Nous voilà enfin sorti d'un insoutenable suspense entretenu par la presse : Martine Aubry a annoncé qu'elle serait candidate à la présidentielle de 2012, ou plus précisément à la primaire socialiste, puisque telle est la procédure choisie par le PS pour désigner sa candidate ou son candidat. À part cette annonce, qui relève du secret de polichinelle, on n'est guère plus renseigné sur la politique que Martine Aubry s'engage à mener si elle accédait à l'Élysée. Rien qui la différencie nettement de ce que pourrait déclarer un candidat de droite ou de gauche. Elle promet d'être plus juste, plus équitable, plus calme, plus rassembleuse, sous-entendu que ne l'est Sarkozy. Ce qui n'est guère difficile, mais, notons-le, n'engage à rien de précis.
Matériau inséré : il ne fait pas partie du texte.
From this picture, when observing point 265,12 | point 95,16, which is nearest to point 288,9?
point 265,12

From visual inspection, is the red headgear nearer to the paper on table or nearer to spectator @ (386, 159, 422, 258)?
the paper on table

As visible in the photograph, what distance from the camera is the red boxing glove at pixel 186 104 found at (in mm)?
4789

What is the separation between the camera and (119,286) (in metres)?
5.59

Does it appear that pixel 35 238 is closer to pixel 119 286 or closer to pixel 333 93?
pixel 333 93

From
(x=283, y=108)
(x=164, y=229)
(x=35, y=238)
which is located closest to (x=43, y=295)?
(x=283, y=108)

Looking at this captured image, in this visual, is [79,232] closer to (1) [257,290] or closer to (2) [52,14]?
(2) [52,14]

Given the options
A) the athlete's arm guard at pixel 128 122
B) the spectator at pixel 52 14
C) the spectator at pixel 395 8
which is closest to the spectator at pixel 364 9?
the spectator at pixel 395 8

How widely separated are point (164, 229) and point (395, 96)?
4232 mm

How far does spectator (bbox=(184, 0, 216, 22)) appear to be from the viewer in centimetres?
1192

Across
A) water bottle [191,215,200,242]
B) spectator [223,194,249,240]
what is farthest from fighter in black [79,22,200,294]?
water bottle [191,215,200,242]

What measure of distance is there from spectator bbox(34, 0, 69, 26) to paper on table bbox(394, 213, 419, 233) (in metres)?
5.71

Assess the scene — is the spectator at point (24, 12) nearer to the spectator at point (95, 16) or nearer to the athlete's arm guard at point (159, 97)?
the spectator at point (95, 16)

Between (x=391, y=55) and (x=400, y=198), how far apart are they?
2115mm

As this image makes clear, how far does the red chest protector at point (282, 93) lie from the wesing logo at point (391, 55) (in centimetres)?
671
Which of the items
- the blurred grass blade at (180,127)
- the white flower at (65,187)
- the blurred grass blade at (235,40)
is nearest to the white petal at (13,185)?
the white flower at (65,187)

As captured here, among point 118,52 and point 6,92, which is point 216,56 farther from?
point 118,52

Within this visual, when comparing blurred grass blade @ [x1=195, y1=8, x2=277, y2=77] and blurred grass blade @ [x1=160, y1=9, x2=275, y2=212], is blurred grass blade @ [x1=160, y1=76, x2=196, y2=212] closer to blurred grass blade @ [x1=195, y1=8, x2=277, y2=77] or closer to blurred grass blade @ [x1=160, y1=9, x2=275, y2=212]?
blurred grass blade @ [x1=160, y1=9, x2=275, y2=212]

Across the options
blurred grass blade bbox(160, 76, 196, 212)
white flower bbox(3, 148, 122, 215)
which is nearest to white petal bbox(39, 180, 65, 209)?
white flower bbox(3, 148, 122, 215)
Dans ce flou habilement travaillé, Martine Aubry prend tout de même la peine d'avertir que « tout ne sera évidemment pas possible tout de suite ». Une chanson qu'on sert traditionnellement aux classes populaires pour les mettre en garde contre des illusions. C'est vrai que tout n'est pas possible, quand on refuse de s'en prendre aux puissances économiques et financières, au « mur d'argent » selon une formule utilisée par le Parti socialiste dans une autre période. Le PS, au pied de ce mur, s'est toujours arrêté.

Une autre affirmation mérite d'être relevée : Martine Aubry invoque ses liens de parenté, en l'occurrence son père Jacques Delors, qui fut le ministre de l'Économie et des Finances dans le gouvernement socialiste dirigé par Pierre Mauroy. « Je m'appuie, dit-elle, sur ce qui m'est le plus cher, les valeurs transmises par ma famille : la morale, le sens de la justice... ». Elle aurait pu ajouter la rigueur. Car Jacques Delors fut celui qui mit en place le plan de rigueur du PS en mars 1983. Un plan qui instaurait entre autres le blocage des salaires (avec pour corollaire la suppression de toutes les clauses qui, dans les accords d'entreprise, prévoyaient une indexation des salaires sur l'évolution des prix), une hausse des taxes diverses, la mise en place du forfait hospitalier.

Comme on peut voir, la référence au père vaut référence pour la politique qu'entend mener la fille. C'est du passé, dira-t-on. Sauf que, depuis cette période, le PS est revenu aux affaires, avec Jospin, entre 1997 et 2002, sans que ces mesures, et cette rigueur, soient remises en cause.

En fin de compte, la profession de foi de Martine Aubry, à la gare Saint-Sauveur de Lille, ce 28 juin, en a dit, en fait, plus qu'il n'y paraît.